« L’Aventure des Marguerites » – Voyage dans le temps

© Copyright Pathé / Orange Studio

Le réalisateur Pierre Coré revient après Sahara, pour adapter la BD à succès Le Temps des Marguerites, de Vincent Cuvellier et Robin. Un conte familial léger sur deux adolescentes qui échangent d’époques.

1942 et 2018. Deux époques bien différentes, mais qui vont pourtant lier Margot et Marguerite toute leur vie.

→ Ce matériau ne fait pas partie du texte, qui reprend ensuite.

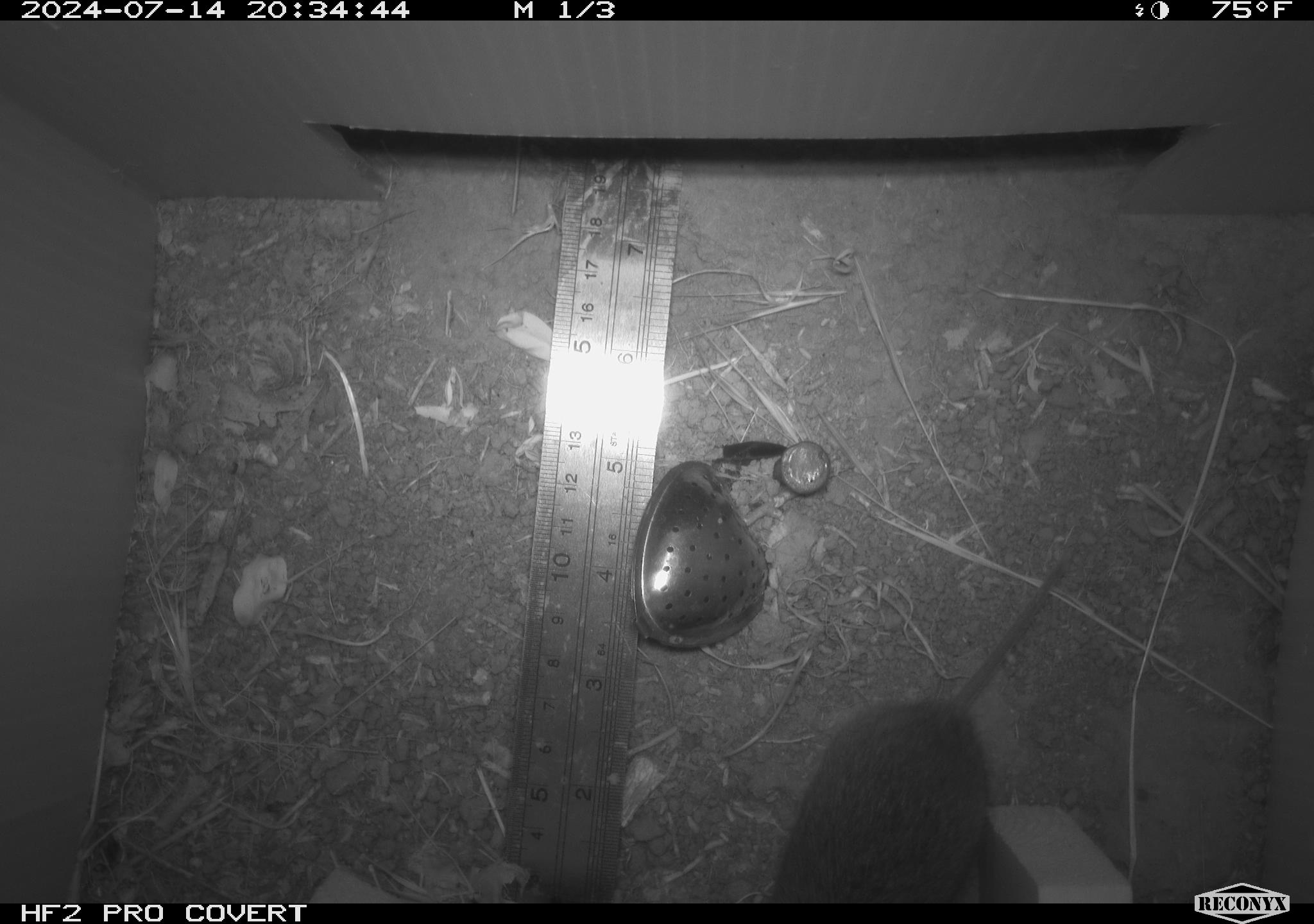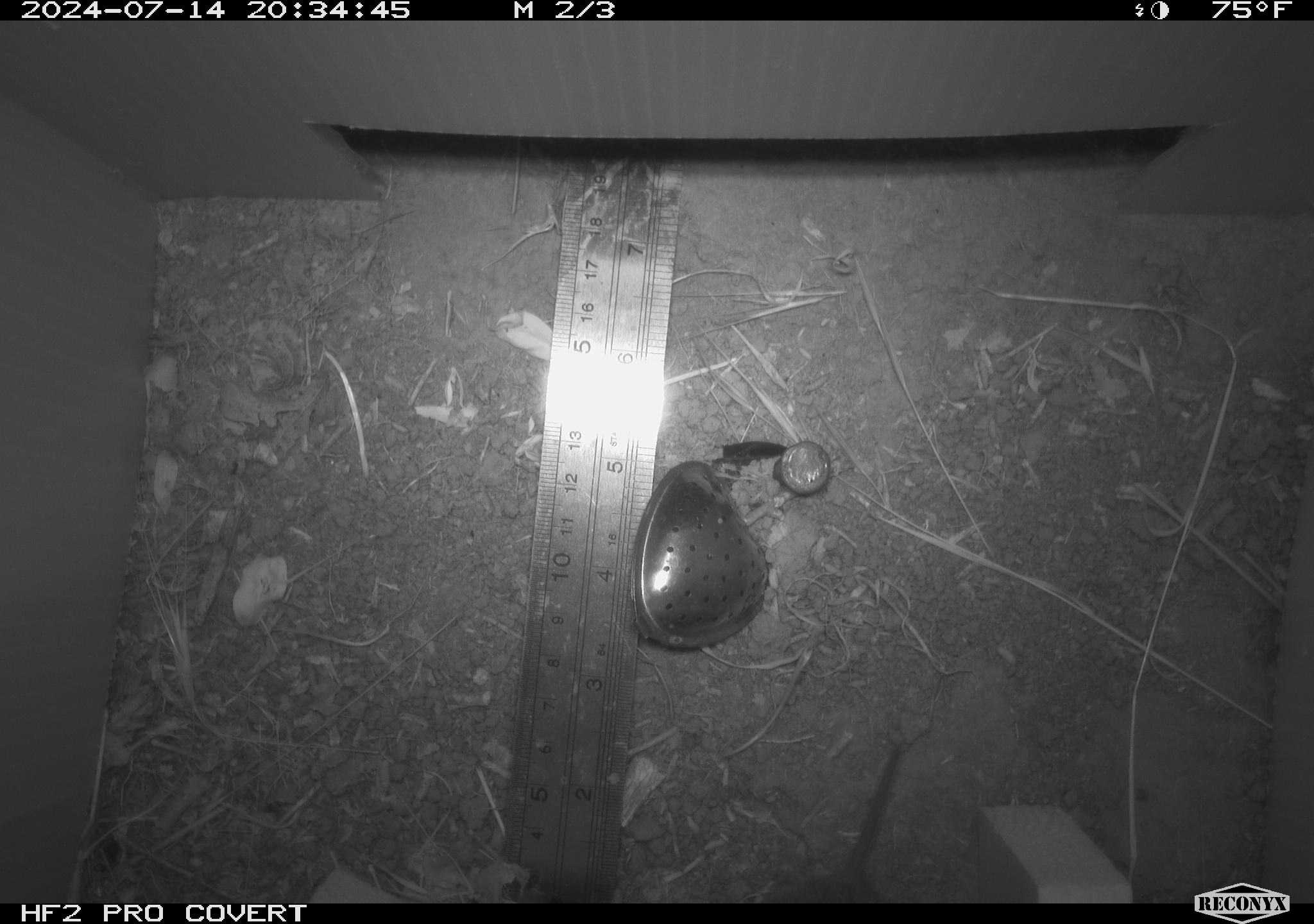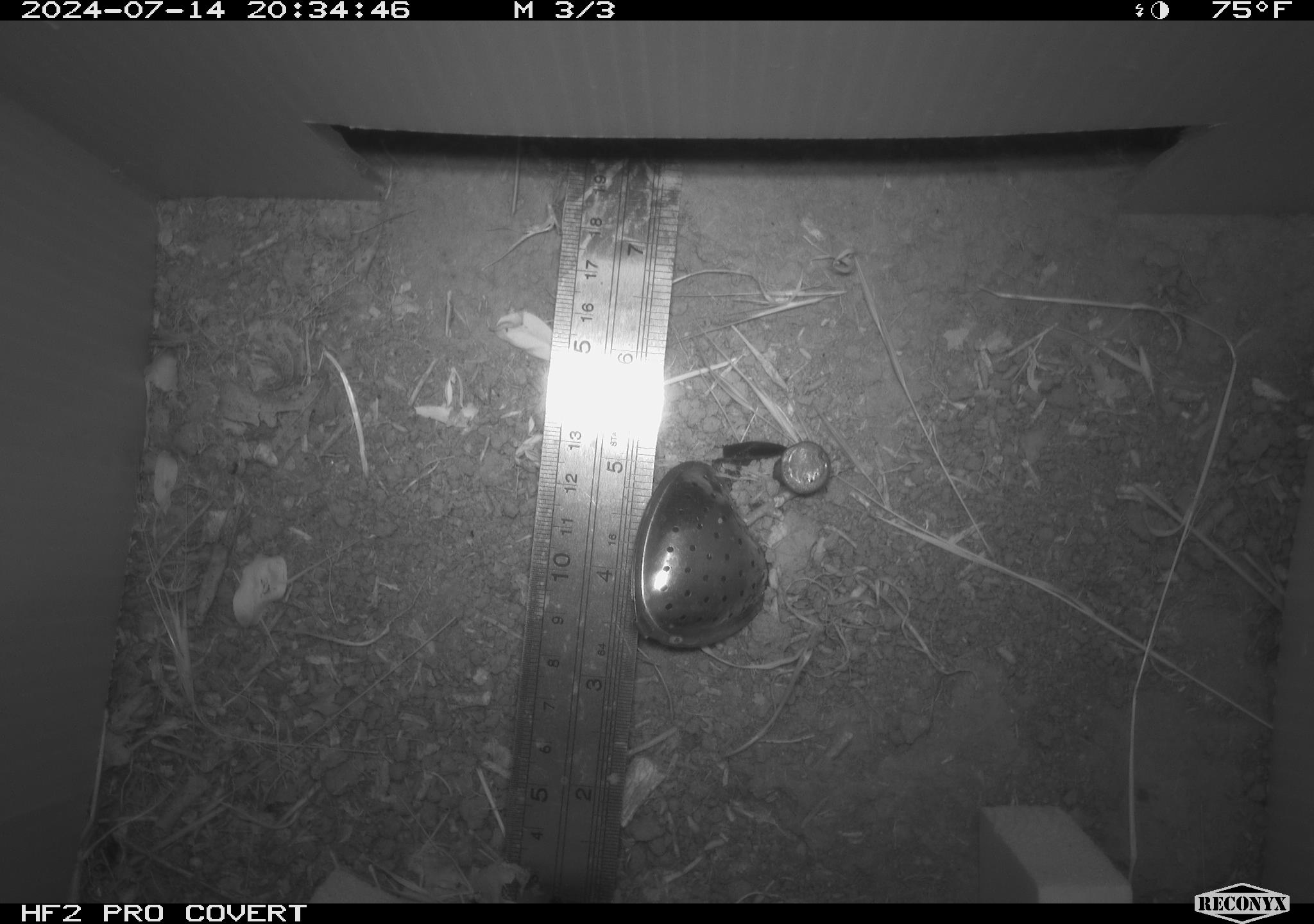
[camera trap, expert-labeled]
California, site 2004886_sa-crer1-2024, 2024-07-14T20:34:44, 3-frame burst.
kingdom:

Lorsqu’elles se retrouvent propulsées l’une dans l’époque de l’autre, une grande aventure à travers le temps commence. Leur vie s’en retrouve chamboulée, chacune tentant de se frayer un chemin dans le quotidien de l’autre.

Au delà de ces péripéties, les deux fillettes sont tiraillées par le même manque : un père. Celui de Margot a quitté la maison en la laissant avec un beau père qu’elle méprise (Clovisse Cornillac), et celui de Marguerite a mystérieusement disparu pendant les combats de la Seconde Guerre Mondiale. Le voyage dans le temps sera l’occasion pour chacune d’entre elles d’en apprendre plus sur les liens qui unissent un père et sa fille.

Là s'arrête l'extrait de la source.